瘢痕部のへこみには効く。ふくらみを出すことができる。また、傷が目立たなくなる。

 健常部よりも、傷のあと、とくに瘢痕による凹みに有効なようです。たぶん、健常組織よりも、繊維芽細胞が多いからだと思います。

 うちのスタッフの1人のおでこの傷。40年以上前のものです。

 打った直後の写真はこんな感じです。
瘢痕部の凹みというのは、硬くてヒアルロン酸が入りにくい個所ですが、PRP液なら、上の写真のようにスムーズに入ります。

 瘢痕凹部での効果は、ほかにも、お客さんでも確認しているし、一例だけですが海外の文献報告もあるので、間違いなさそうです。
(Face and neck revitalization with platelet-rich plasma (PRP): clinical outcome in a series of 23 consecutively treated patients. Redaelli A et al. J Drugs Dermatol. 2010 May;9(5):466-72.)

 それで、瘢痕部に効きやすい理由が、わたしの想像通り、繊維芽細胞が多いから、ということであるなら、PRP液に繊維芽細胞を混ぜて打ってやると、さらに効果高まるのではなかろうか?

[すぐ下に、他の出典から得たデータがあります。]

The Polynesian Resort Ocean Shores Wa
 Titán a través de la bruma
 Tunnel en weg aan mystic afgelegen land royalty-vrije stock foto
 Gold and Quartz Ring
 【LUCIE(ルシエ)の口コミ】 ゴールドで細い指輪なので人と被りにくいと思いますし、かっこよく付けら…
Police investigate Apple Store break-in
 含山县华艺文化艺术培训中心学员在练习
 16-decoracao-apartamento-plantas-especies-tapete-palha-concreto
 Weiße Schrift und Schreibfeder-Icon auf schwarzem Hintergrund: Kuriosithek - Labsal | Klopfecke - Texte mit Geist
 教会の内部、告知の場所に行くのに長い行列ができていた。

 口腔粘膜や、皮膚の小片から繊維芽細胞を培養して注射する、という施術は、すでにあります。専門の培養施設で行うので非常に高価で、そのわりに費用対効果的にぱっとした結果が出ないので、これまた私は、導入を見合わせていました。

 しかし実は繊維芽細胞の少量培養程度であれば、CO2インキュベーターやクリーンベンチなど実験器具をたぶん100万円くらい揃えれば、私は出来ます。

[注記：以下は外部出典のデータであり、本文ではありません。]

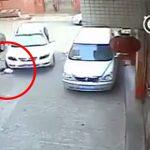 【衝撃映像】駐車場で遊んでいた女の子、車に轢かれてしまう・・・。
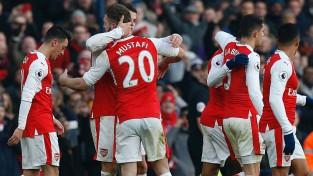 Divas pendeles pēdējās minūtēs – ''Arsenal'' izcīna dramatisku uzvaru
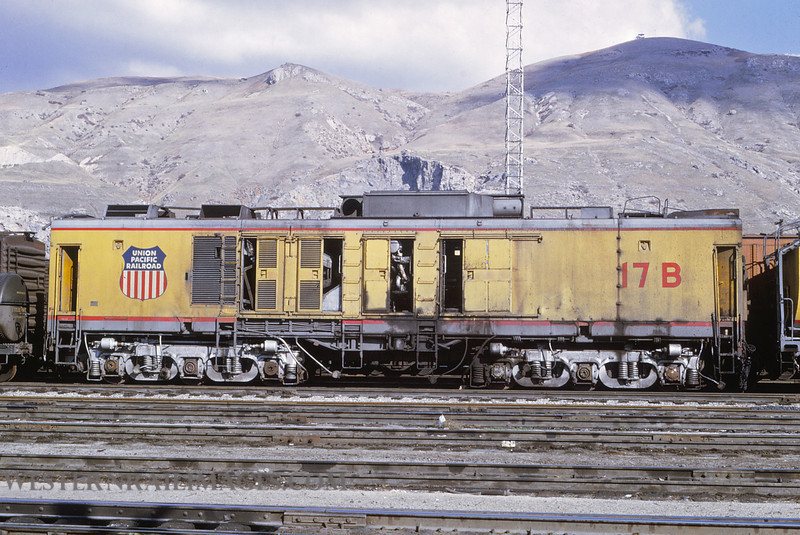 UP 502 - Nov 1 1969 - GTEL 17B turbine @ Salt Lake City UT by Jim Ozment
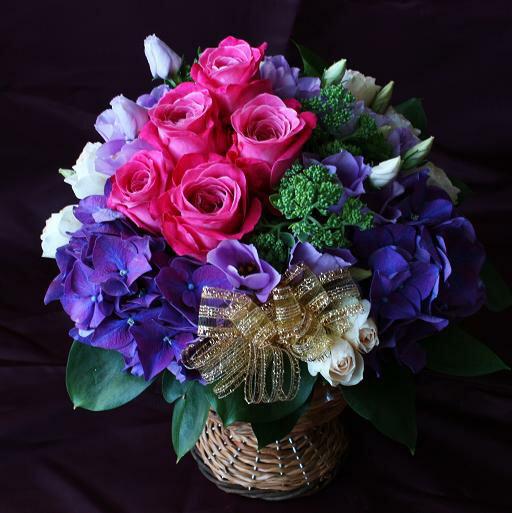 秋限定 生花 フラワーアレンジメント クラシックな雰囲気!パープルバラとアジサイのシックモダンアレンジメント 誕生日プレゼント 母 祖母 お花 ギフト お祝い 古稀 古希 喜寿 祝い 紫色 花 退職祝い 長寿祝い 賀寿祝い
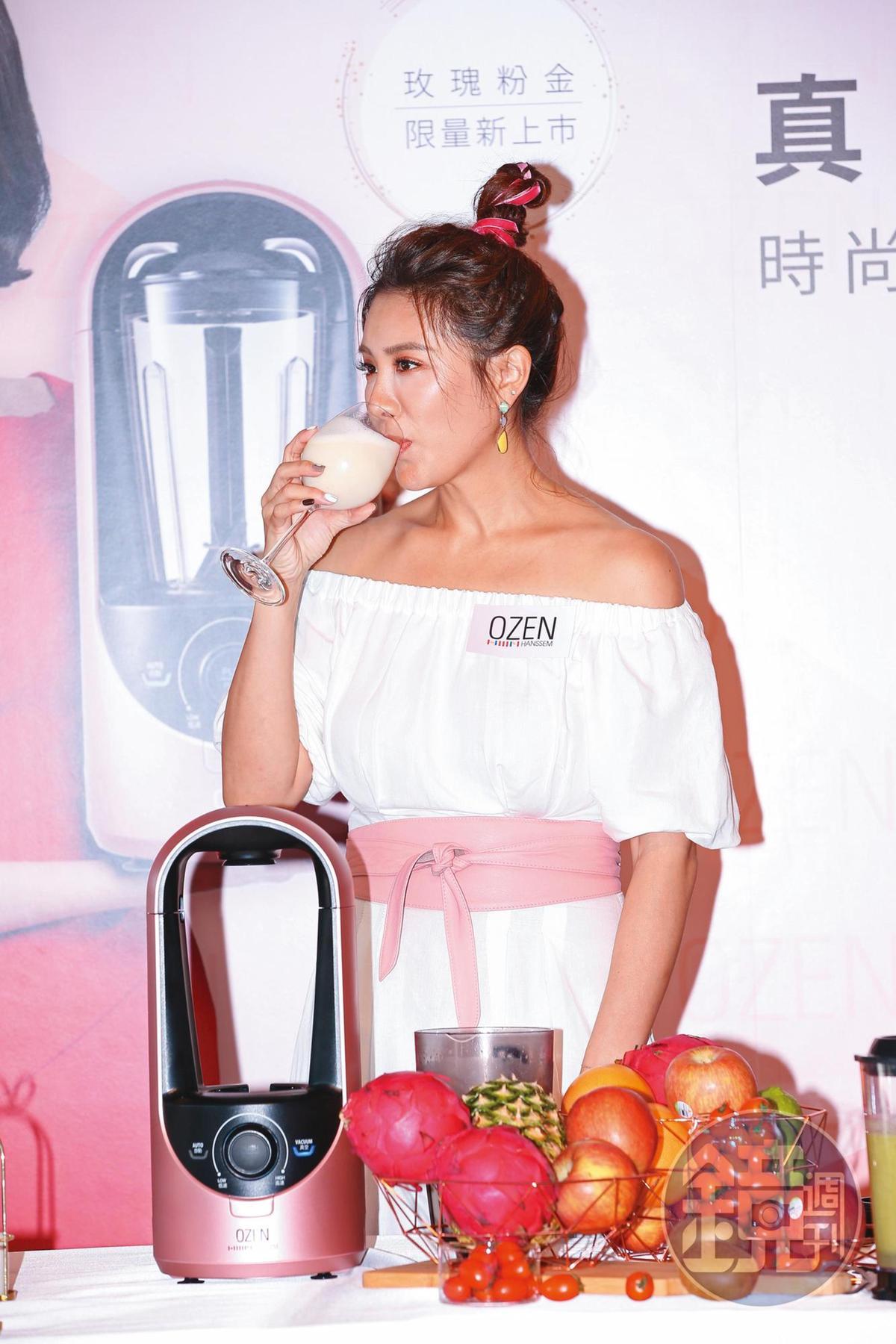 小禎因瘦身成功,成為婦女瘦身偶像,也經常代言減肥相關產品。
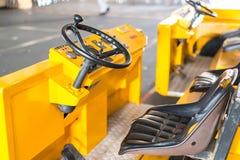 Elektrische Tractor, vorkheftruck bij de industrie Voertuigconcept stock foto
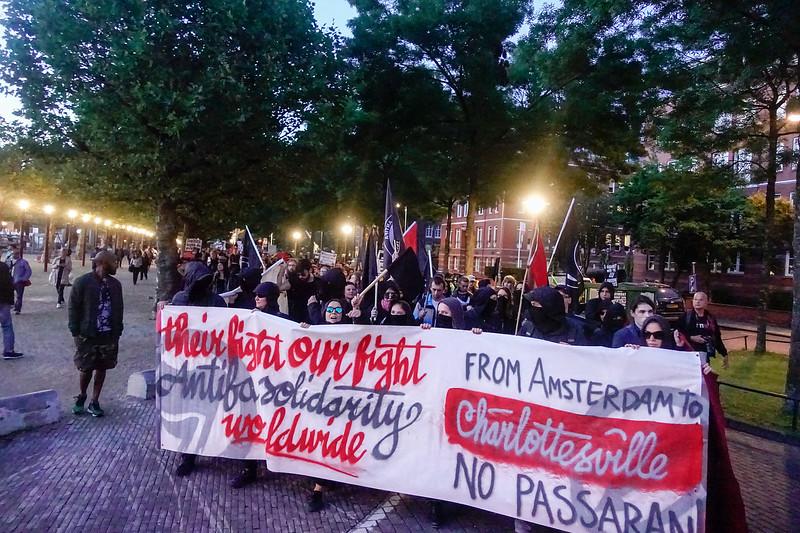 Nederland, Amsterdam, Museumplein, 17 augusttus 2017,  demonstratie georganiseerd door AFA, naar aanleiding van de  aanslag in Charottesville, foto: Katrien Mulder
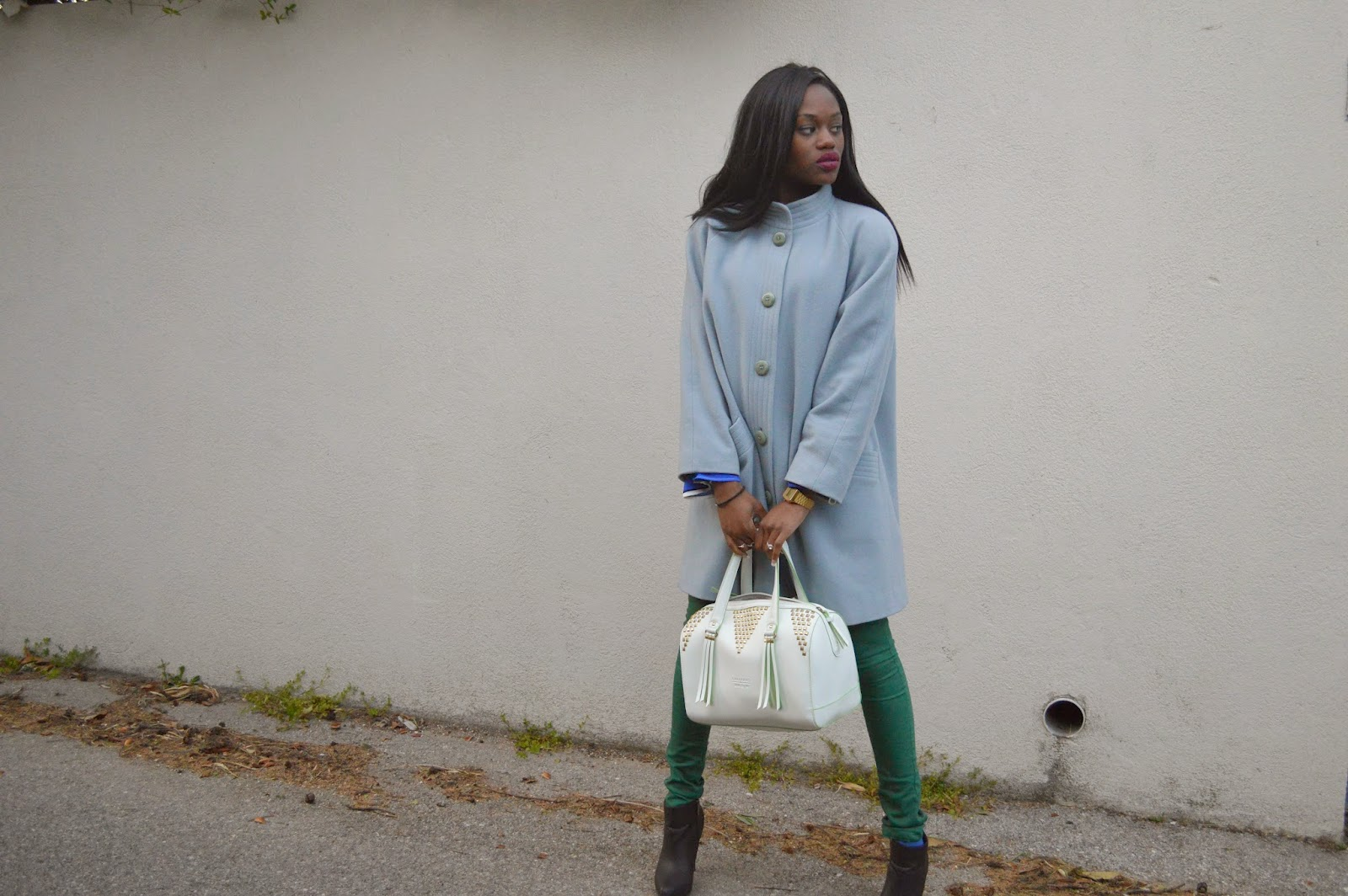 manteau, blouse, sac chabrand arizona, low boots, jean vert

 PRP液の作製は、キットを使用せずに、シリンジや延長チューブだけで作製可能で、安く良質なPRP液が提供可能とわかったことだし、この際、繊維芽細胞の培養も、自前でやってみようかなあ。

 目下、思案中です。

 注:わたしのPRP液作成法、医療用消耗品と、注射用薬剤以外一切使用していないという点に、おおいにご注目ください。安価かつ安全です。そういう「縛り」「ルール」の範囲内で、いかに工夫するか、っていうあたりが、私はとても好きです。また倫理的でもあります。
 ブログでは、上から2、3番目の写真のように、バイオ実験用の遠心管の画像が出てくることがありますが、これは、凝集を確認するためあるいは顕微鏡で計数するための実験用に使っているもので、この遠心管に移した血漿やPRP液を注射することはありません。6番目の写真のように、シリンジや延長チューブなど、医療用材料のみを用いてをPRP液を作ります。
 繊維芽細胞培養するとしても、培養液は、自己血清と点滴用リンゲル液で大丈夫だと思います。培養容器も、医療用消耗品を工夫すればたぶんなんとかなるでしょう。